We can also try to infer the DFE while letting the dominance coefficient h vary during the optimization. To optimize h, it needs to be discretized; in this example we use the default grid of 21 points between 0 and 1, with intermediate values obtained by linear interpolation. All required values are precomputed before the optimization, but allowing h to vary increases the computational cost because the expected SFS must be simulated for each h in the grid. To speed up the precomputation step, we instruct BaseInference to use a coarser DFE discretization grid than the default, which should be sufficient for most inference scenarios.

inf <- fd$BaseInference(
    sfs_neut = sim$sfs_neut,
    sfs_sel = sim$sfs_sel,
    intervals_h = c(0, 1, 21),
    intervals_del = c(-1.0e+8, -1.0e-5, 100),
    intervals_ben = c(1.0e-5, 1.0e4, 100),
    fixed_params = list(all = list(eps = 0, p_b = 0, S_b = 1))
)

sfs_modelled <- inf$run()

p <- fd$DFE$plot_many(c(sim2$dfe, inf$get_dfe()), labels = c('True DFE (h=0.3)', 'Inferred DFE'))

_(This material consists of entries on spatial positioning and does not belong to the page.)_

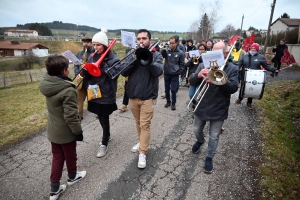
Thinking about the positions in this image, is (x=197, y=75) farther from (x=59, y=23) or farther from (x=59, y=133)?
(x=59, y=23)

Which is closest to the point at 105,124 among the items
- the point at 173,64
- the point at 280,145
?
the point at 173,64

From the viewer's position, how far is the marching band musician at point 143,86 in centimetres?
303

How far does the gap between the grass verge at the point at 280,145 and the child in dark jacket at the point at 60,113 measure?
2.64 metres

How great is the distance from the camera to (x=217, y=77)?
2.62 m

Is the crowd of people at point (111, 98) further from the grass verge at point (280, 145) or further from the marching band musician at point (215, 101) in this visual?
the grass verge at point (280, 145)

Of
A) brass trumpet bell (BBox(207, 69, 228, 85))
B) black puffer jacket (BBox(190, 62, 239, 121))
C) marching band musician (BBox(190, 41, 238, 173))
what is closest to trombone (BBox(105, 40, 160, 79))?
marching band musician (BBox(190, 41, 238, 173))

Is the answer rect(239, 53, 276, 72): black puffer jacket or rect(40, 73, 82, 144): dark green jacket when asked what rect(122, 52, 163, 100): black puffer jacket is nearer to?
rect(40, 73, 82, 144): dark green jacket

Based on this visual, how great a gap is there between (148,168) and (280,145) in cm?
275

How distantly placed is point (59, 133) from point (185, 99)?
5.09 meters

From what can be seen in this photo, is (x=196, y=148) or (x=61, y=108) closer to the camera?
(x=61, y=108)

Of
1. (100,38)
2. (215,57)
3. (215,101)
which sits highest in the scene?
(100,38)

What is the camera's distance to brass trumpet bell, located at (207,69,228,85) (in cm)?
253

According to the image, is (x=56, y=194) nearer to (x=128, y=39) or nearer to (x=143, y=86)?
(x=143, y=86)

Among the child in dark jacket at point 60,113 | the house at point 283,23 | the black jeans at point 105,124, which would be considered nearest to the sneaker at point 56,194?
the child in dark jacket at point 60,113
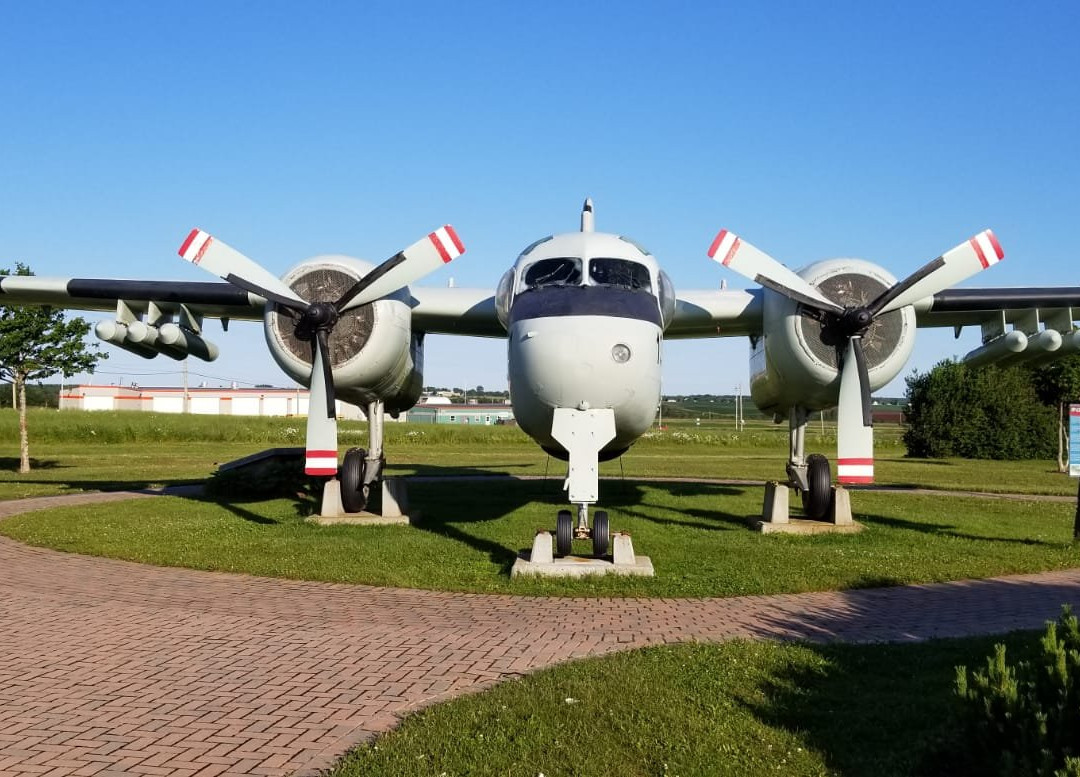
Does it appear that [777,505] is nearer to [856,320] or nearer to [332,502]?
[856,320]

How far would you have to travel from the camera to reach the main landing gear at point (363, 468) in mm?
14773

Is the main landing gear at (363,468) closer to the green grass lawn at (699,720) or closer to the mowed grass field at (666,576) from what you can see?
the mowed grass field at (666,576)

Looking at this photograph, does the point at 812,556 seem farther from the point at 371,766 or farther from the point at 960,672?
the point at 371,766

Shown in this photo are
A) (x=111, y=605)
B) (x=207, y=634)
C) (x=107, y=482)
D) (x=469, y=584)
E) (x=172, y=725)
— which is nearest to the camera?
(x=172, y=725)

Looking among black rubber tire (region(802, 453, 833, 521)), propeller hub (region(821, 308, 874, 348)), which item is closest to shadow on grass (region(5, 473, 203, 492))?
black rubber tire (region(802, 453, 833, 521))

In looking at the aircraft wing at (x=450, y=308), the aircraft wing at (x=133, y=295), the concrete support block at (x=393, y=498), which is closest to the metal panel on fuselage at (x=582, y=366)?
the aircraft wing at (x=450, y=308)

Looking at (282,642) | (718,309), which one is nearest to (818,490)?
(718,309)

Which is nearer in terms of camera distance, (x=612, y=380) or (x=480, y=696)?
(x=480, y=696)

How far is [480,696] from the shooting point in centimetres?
554

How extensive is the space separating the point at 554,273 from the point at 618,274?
0.79 m

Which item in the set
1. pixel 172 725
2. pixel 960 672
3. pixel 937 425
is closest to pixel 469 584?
pixel 172 725

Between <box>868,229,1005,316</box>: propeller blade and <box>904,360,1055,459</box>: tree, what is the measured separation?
1439 inches

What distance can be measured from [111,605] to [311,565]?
8.31 feet

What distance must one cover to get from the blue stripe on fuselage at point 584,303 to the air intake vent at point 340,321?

We see that allowing h to vary during inference roughly recovers the true DFE used for the simulation, but with substantially greater uncertainty. Finally, we can examine the bootstrap results to assess how well h was estimated.

hist(inf$bootstraps$h)

We see that h was estimated with considerable uncertainty, but the bootstrap distribution still puts substantial mass near the true value h = 0.3. How well dominance can be inferred from SFS data alone remains an open question, especially when the DFE is more complex or additional nuisance parameters such as demography are included.

plot(abs(inf$bootstraps$S_d), inf$bootstraps$h, log="x")

Indeed, we see that h covaries with S_d, with larger h associated with less strongly deleterious mutations.